- _Extract_
◆ ◆ ◆ ◆ ◆

- Location in Apache County and the state of Arizona
- Steamboat, Arizona Location in the United States
- Coordinates: 35°44′52″N 109°51′18″W﻿ / ﻿35.74778°N 109.85500°W
- Country: United States
- State: Arizona
- County: Apache

Area
- • Total: 2.43 sq mi (6.29 km^{2})
- • Land: 2.43 sq mi (6.29 km^{2})
- • Water: 0 sq mi (0.00 km^{2})
- Elevation: 6,470 ft (1,970 m)

Population (2020)
- • Total: 235
- • Density: 96.8/sq mi (37.36/km^{2})
- Time zone: UTC-7 (MST)
- ZIP code: 86505
- Area code: 928
- FIPS code: 04-69585
- GNIS feature ID: 2409999

= Steamboat, Arizona =

CDP in Apache County, Arizona

Steamboat is a census-designated place (CDP) in Apache County, Arizona, United States, that includes Steamboat Canyon and Steamboat Trading Post. The population was 284 at the 2010 census.

==Geography==
Steamboat is located in northeastern Arizona on the Colorado Plateau. Natural resources on the Colorado Plateau include coal, uranium, petroleum, and natural gas. Steamboat is located along Arizona State Route 264.

According to the United States Census Bureau, the CDP has a total area of 6.2 km2, all land.

==Demographics==

As of the census of 2000, there were 233 people, 56 households, and 50 families living in the CDP. The population density was 98.8 PD/sqmi. There were 92 housing units at an average density of 39.0 /sqmi. The racial makeup of the CDP was 97% Native American, <1% from other races, and 2% from two or more races. 2% of the population were Hispanic or Latino of any race.

There were 56 households, out of which 55% had children under the age of 18 living with them, 50% were married couples living together, 32% had a female householder with no husband present, and 11% were non-families. 11% of all households were made up of individuals, and 4% had someone living alone who was 65 years of age or older. The average household size was 4.2 and the average family size was 4.5.

In the CDP, the age distribution of the population shows 40% under the age of 18, 13% from 18 to 24, 28% from 25 to 44, 17% from 45 to 64, and 3% who were 65 years of age or older. The median age was 23 years. For every 100 females, there were 118 males. For every 100 females age 18 and over, there were 106 males.

The median income for a household in the CDP was $9,276, and the median income for a family was $9,276. Males had a median income of $0 versus $0 for females. The per capita income for the CDP was $3,767. About 83% of families and 75% of the population were below the poverty line, including 85% of those under the age of 18 and none of those 65 or over.

Historical population
| Census | Pop. | Note | %± |
| 2000 | 233 |  | — |
| 2010 | 284 |  | 21.9% |
| 2020 | 235 |  | −17.3% |
U.S. Decennial Census

==Education==
Steamboat is served by the Ganado Unified School District.

The area is served by Ganado Primary School, Ganado Intermediate School, Ganado Middle School, and Ganado High School.

==Notable people==
- Joe Hosteen Kellwood, Navajo Code Talker, was born in Steamboat Canyon.

◆ ◆ ◆ ◆ ◆

- _Extracted entries_
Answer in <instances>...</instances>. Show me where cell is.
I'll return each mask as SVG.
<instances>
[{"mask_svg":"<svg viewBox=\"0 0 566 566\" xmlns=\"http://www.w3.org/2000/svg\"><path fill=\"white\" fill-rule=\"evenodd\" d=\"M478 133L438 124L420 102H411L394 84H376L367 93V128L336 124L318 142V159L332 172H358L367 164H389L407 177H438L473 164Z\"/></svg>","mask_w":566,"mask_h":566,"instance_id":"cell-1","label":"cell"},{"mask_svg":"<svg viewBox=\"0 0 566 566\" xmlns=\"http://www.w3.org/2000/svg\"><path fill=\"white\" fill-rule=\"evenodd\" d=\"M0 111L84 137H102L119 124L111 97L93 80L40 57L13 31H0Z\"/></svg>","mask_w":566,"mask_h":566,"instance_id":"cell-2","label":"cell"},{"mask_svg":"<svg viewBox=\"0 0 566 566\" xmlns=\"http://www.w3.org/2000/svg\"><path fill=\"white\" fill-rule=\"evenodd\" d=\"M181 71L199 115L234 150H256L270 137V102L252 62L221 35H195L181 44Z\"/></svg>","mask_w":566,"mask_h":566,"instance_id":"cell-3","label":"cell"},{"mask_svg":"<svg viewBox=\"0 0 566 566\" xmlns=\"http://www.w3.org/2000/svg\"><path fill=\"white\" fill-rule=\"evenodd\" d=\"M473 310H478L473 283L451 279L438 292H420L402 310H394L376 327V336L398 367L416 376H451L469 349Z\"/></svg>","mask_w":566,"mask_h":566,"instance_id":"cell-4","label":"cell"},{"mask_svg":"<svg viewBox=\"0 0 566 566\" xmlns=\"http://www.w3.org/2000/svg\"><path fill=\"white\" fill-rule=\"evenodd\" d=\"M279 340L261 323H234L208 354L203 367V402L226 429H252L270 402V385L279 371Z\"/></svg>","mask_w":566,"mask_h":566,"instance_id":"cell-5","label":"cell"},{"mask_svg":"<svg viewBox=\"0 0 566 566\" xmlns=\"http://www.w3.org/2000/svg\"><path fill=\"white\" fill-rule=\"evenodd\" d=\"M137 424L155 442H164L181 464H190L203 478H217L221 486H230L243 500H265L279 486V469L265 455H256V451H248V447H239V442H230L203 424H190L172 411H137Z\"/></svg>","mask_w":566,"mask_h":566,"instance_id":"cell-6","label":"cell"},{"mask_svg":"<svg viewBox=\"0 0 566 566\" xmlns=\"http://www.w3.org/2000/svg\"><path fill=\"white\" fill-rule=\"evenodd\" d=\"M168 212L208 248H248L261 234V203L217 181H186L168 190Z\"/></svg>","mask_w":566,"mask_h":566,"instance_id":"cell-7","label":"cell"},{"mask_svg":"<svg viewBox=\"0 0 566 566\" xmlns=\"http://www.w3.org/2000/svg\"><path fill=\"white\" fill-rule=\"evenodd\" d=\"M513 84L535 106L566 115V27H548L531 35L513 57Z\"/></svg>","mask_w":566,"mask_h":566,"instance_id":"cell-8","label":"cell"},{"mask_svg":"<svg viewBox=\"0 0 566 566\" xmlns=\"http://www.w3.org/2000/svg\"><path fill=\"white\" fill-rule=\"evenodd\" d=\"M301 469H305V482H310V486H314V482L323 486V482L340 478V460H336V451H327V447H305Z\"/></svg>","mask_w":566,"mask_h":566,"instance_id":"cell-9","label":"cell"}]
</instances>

◆ ◆ ◆ ◆ ◆

- _Task A_
In the Steamboat, Arizona article, why is the water area listed as 0 sq mi? Answer in one to three sentences.
- _Task B_
Duplicate the portion of the Steamboat article that begins at the words "There were 56" and stops after the words "were 106 males.".

- _Written reply A_
The Geography section states that, according to the United States Census Bureau, the CDP's total area is all land. Because none of the area is water, the water figure is zero.

- _Written reply B_
There were 56 households, out of which 55% had children under the age of 18 living with them, 50% were married couples living together, 32% had a female householder with no husband present, and 11% were non-families. 11% of all households were made up of individuals, and 4% had someone living alone who was 65 years of age or older. The average household size was 4.2 and the average family size was 4.5.

In the CDP, the age distribution of the population shows 40% under the age of 18, 13% from 18 to 24, 28% from 25 to 44, 17% from 45 to 64, and 3% who were 65 years of age or older. The median age was 23 years. For every 100 females, there were 118 males. For every 100 females age 18 and over, there were 106 males.